L’iter appena descritto è stato puntualmente seguito nel caso in esame dove, una volta rinvenuta la positività al primo campione, è stata disposta la sospensione dell’attività agonistica nei confronti del calciatore francese. Il giocatore ha deciso di richiedere le controanalisi che tuttavia confermavano la positività al testosterone.

È stato così aperto un procedimento davanti al Tribunale Nazionale Antidoping per violazione della normativa antidoping. La pena massima prevista è di 4 anni, ma è possibile una riduzione della metà qualora si dimostri l’assenza del dolo nell’utilizzo della sostanza dopante.

Il 29 febbraio 2024 arrivata la tanto attesa decisione da parte del Tribunale Nazionale Antidoping che ha condannato Paul Pogba a 4 anni di squalifica, costringendolo a stare lontano dai campi da gioco fino al settembre 2027 e anticipandone di fatto il termine della carriera ad alti livelli.

Cosa potrà fare ora il calciatore, il quale ha già espresso il proprio disappunto per la sentenza ritenendola eccessivamente severa? Sarà intanto necessario attendere che venga pubblicata la motivazione, il che dovrebbe avvenire entro 30 giorni dalla comunicazione del dispositivo (non ancora disponibile nel momento in cui si scrive)

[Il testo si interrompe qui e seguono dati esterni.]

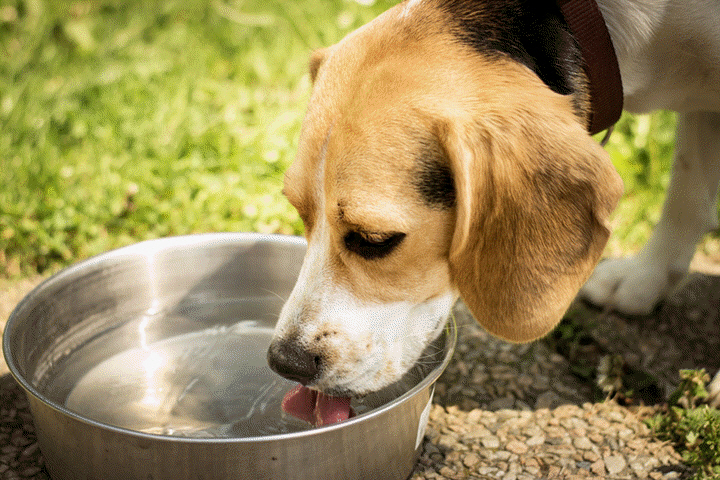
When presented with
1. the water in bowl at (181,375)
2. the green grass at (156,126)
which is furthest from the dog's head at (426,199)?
the green grass at (156,126)

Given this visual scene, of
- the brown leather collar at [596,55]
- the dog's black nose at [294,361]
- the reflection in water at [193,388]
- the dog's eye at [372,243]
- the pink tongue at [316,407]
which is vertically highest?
the brown leather collar at [596,55]

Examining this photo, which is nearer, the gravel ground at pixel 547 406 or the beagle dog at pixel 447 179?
the beagle dog at pixel 447 179

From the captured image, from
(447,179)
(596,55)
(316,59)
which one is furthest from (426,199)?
(316,59)

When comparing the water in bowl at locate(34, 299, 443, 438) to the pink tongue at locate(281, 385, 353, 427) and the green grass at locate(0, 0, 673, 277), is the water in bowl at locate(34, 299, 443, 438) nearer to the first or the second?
the pink tongue at locate(281, 385, 353, 427)

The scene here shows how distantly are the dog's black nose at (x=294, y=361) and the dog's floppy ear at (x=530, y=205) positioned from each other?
57 centimetres

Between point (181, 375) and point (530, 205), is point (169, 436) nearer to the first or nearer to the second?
point (181, 375)

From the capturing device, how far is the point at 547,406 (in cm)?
304

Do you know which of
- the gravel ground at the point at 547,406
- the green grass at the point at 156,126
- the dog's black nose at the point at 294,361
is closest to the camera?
the dog's black nose at the point at 294,361

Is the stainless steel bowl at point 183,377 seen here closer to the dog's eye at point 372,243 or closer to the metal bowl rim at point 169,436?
the metal bowl rim at point 169,436

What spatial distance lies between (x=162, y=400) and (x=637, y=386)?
2.05 m

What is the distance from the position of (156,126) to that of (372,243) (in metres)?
2.98

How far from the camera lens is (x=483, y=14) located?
2410 millimetres

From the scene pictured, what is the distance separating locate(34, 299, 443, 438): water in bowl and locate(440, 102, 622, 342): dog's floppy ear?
0.48 meters

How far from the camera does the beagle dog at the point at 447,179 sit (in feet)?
7.10
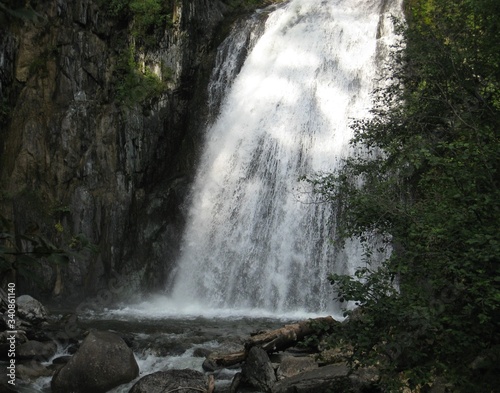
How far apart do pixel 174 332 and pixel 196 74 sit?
10984 mm

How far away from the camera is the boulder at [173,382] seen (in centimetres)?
758

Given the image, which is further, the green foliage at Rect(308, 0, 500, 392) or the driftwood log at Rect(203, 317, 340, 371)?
the driftwood log at Rect(203, 317, 340, 371)

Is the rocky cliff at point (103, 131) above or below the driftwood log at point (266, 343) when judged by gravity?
above

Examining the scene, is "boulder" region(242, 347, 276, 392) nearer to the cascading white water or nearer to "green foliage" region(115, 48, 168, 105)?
the cascading white water

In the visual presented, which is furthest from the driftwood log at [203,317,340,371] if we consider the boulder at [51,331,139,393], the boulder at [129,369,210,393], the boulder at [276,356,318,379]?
the boulder at [51,331,139,393]

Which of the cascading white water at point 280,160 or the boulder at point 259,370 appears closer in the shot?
the boulder at point 259,370

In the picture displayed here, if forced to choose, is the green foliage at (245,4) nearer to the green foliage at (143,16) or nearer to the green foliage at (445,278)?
the green foliage at (143,16)

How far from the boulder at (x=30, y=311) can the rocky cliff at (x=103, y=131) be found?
166 inches

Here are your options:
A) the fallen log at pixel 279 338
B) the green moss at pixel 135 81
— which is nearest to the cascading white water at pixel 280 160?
the green moss at pixel 135 81

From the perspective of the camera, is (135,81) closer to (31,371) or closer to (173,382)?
(31,371)

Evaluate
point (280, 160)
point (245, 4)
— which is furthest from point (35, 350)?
point (245, 4)

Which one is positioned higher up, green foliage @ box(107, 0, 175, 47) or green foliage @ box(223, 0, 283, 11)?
green foliage @ box(223, 0, 283, 11)

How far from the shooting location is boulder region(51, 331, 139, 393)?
8.02m

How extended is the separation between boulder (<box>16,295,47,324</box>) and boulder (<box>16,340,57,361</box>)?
60.2 inches
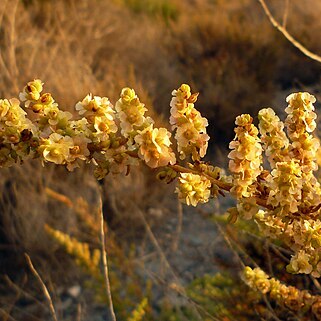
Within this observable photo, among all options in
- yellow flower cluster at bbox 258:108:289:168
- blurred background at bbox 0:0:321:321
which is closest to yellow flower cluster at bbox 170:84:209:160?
yellow flower cluster at bbox 258:108:289:168

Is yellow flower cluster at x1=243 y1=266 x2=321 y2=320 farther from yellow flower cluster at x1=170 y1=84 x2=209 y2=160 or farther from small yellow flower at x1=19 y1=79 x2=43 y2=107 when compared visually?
small yellow flower at x1=19 y1=79 x2=43 y2=107

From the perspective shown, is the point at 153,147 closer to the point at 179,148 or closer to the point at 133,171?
the point at 179,148

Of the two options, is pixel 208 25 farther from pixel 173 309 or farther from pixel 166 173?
pixel 166 173

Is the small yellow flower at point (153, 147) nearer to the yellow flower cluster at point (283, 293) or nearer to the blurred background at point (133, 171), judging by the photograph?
the blurred background at point (133, 171)

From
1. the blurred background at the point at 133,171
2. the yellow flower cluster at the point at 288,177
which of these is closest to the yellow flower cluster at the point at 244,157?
the yellow flower cluster at the point at 288,177

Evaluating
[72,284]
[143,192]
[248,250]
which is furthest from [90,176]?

A questo punto la normativa antidoping dà la possibilità all’atleta di appellare la decisione del Tribunale Nazionale Antidoping davanti al Tribunale Arbitrale dello Sport di Losanna (TAS) entro il termine perentorio di 21 giorni dalla data di ricevimento della decisione. L’appello non ha effetto sospensivo della decisione di primo grado; di conseguenza il giocatore, che da parte sua ha già annunciato di voler appellare la decisione, non potrà riprendere la propria attività agonistica nelle more del procedimento.

Naturalmente,la Juventus sta seguendo da spettatrice interessata la vicenda processuale che riguarda il proprio tesserato, in attesa di prendere una decisione definitiva in merito al contratto del francese. Nel frattempo la società bianconera, in applicazione dell’art. 11.4 del nuovo accordo collettivo stipulato tra Lega Nazionale Professionisti Serie A e Associazione Italiana Calciatori, ha notevolmente ridotto il compenso del francese. Difatti l’accordo, predisposto a seguito della recente riforma del diritto sportivo, prevede che “in caso di squalifica per doping, la riduzione della Retribuzione, in alternativa all’azione di risoluzione del Contratto, può essere pari all’intera Retribuzione, fissa e variabile, dovuta per il periodo di durata della squalifica, con decorrenza dalla sospensione cautelare deliberata dagli organi di giustizia sportiva”.